The larger hiring firm's other concern is related to a fault-line in the Off-payroll legislation. If the hiring firm did not consider that the consultancy provides a fully contracted out service, not just warm bodies, then the new legislation could come into play. In that instance, because the hiring firm hasn't conducted assessments and passed the Status Determination Statement ("SDS") to the worker, they are liable for the unpaid tax and not the consultancy. The belt-and-braces approach to protect against this is to conduct assessments for all contractors, which isn't expensive.

There is much discussion about the reasonable care requirements in the new legislation, but, alas, there is no statutory reasonable care provision that protects the hiring firm who reasonably decided the consultancy was the client and not them.

That said, providing firms have the proper contractual paperwork in place that demonstrates the provision of services, not people, is the reality, then courts will support that position.

The complexity of assessments

Assessments can be a daunting challenge for firms, particularly when assessing large numbers of contractors quickly, effectively, and consistently. An incorrect evaluation could result in a significant tax hit for companies that get the determination wrong.

Because of the complexity of the underlying case law, which relies on considering the contractual paperwork and conduct of the engagement, the status evaluation can potentially be arduous and time-consuming. Resolving this burden requires a blend of human expertise and automation.

Where is the proof?

The other hurdle to overcome is collating enough material evidence during the contract to combat any future investigation by HMRC. After all, turning up in court with your voice but no evidence makes it near on impossible to discharge your burden of proof. Quality evidence is everything when defending cases and stopping them reach the tax tribunal. Oddly, it's a piece of the puzzle missing from many firms compliance processes.

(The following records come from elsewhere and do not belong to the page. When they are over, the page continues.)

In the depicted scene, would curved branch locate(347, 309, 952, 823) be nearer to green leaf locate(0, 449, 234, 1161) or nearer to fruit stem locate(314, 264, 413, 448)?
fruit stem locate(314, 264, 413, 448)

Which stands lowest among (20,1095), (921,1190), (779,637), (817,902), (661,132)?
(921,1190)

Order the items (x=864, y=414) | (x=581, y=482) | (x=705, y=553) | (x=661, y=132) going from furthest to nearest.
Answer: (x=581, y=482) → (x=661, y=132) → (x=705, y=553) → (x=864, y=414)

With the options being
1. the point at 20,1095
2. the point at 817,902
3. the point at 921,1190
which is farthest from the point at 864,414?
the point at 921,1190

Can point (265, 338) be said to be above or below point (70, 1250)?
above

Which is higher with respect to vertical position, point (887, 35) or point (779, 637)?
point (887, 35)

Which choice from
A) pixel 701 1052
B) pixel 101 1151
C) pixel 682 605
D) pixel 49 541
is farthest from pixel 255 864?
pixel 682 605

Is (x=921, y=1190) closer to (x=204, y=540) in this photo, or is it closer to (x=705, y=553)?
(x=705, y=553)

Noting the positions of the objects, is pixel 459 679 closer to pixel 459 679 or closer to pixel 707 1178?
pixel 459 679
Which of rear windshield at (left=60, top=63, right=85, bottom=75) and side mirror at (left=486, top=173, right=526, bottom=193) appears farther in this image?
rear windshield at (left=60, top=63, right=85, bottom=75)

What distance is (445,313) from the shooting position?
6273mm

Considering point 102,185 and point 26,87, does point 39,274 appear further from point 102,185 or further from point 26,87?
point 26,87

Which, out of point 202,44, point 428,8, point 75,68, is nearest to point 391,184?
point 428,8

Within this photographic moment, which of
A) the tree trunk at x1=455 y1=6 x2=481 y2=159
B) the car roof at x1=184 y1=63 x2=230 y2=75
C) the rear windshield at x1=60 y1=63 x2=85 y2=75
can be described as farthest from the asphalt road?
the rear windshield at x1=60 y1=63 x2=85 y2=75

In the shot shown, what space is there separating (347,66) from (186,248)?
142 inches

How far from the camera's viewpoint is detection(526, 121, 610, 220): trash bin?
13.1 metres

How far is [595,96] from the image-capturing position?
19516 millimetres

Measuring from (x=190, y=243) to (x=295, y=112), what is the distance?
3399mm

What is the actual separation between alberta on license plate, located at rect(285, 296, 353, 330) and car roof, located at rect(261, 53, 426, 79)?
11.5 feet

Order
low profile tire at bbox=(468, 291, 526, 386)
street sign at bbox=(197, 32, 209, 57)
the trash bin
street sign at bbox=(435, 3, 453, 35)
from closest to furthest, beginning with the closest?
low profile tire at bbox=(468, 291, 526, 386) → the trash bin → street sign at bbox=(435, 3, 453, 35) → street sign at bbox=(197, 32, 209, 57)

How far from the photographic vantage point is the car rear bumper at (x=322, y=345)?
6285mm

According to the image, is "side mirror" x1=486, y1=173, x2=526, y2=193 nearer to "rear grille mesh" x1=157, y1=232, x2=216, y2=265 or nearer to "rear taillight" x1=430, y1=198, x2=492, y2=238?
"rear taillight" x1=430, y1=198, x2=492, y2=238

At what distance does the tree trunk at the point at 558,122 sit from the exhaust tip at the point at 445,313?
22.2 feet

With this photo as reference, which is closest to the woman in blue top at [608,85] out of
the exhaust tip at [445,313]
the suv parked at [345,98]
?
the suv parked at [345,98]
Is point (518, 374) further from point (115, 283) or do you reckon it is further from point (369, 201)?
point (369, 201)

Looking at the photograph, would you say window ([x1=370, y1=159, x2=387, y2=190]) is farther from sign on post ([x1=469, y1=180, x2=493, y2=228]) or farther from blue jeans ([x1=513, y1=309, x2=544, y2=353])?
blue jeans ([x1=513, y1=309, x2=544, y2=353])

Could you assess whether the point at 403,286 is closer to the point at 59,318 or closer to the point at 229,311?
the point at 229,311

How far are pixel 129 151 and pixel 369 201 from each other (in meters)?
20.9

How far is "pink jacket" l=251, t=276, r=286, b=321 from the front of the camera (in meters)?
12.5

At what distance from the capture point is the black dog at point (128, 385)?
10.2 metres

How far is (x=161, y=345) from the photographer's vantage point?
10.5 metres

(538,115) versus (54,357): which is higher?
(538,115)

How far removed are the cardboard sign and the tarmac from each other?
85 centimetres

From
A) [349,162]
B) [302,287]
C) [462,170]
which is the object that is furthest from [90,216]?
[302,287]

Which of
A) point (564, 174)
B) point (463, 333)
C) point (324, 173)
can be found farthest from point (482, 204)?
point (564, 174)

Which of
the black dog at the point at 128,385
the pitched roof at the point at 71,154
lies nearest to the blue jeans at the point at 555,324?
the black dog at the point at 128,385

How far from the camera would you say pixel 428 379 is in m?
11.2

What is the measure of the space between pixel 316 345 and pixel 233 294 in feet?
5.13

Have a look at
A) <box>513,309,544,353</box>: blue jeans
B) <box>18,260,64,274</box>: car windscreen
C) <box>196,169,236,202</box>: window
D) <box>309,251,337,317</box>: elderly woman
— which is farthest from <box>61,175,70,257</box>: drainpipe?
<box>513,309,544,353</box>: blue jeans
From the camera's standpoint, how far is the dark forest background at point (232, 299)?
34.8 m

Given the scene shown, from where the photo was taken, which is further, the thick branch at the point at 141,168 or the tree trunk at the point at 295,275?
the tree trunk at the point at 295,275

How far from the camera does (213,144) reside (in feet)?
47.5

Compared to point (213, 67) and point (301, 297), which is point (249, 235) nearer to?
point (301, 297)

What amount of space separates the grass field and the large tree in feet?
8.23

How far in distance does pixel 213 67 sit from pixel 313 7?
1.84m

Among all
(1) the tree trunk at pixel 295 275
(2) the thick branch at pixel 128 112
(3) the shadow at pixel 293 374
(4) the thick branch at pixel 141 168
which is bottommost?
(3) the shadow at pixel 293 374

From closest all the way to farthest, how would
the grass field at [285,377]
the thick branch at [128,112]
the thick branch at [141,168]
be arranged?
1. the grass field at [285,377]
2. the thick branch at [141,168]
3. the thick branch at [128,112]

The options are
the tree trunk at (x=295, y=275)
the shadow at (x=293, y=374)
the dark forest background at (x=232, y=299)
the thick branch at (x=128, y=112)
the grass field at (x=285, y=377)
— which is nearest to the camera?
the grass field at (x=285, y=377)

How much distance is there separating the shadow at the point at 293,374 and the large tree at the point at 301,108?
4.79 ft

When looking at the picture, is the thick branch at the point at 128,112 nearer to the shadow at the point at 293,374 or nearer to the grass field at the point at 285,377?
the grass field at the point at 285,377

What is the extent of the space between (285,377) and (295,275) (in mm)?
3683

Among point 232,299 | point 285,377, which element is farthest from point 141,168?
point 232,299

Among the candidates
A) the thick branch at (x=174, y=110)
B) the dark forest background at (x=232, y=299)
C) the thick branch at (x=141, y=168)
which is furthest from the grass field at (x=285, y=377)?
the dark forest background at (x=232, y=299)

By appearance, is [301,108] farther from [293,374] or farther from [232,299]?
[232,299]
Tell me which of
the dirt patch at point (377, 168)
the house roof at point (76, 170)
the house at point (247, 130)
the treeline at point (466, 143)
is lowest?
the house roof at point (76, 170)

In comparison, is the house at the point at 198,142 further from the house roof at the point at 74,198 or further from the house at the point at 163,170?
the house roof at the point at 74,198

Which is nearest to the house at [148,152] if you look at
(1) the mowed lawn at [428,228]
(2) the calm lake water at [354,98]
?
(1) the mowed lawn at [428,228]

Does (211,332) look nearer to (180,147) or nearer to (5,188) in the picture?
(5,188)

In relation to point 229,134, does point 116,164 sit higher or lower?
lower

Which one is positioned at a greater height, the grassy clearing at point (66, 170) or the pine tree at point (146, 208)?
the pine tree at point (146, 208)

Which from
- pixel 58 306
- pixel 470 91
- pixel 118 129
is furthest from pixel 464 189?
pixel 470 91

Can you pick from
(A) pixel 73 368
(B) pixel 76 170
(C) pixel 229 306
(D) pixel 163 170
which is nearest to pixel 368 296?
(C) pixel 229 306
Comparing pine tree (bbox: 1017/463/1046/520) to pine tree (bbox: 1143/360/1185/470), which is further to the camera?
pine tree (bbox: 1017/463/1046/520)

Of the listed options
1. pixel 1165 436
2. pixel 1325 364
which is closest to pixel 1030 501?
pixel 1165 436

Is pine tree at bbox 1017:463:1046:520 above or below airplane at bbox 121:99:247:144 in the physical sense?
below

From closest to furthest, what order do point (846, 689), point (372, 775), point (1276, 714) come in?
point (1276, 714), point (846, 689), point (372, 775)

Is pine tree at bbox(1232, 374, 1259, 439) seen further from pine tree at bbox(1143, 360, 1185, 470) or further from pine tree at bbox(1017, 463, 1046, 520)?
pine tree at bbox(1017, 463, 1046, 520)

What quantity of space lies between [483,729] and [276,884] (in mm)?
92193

Firms really should gather evidence during the contract to help shore up the original status. Then, if a dispute arises many years later, the firm isn't scrambling around to locate corroborating evidence to back the initial determination.

The full compliance life-cycle

Successfully implementing a robust Off-payroll regime is ultimately about accurate status determinations and collating the evidence to support them. And for small niche consulting companies and contractors working with them, they now have an excellent advantage to grab some land.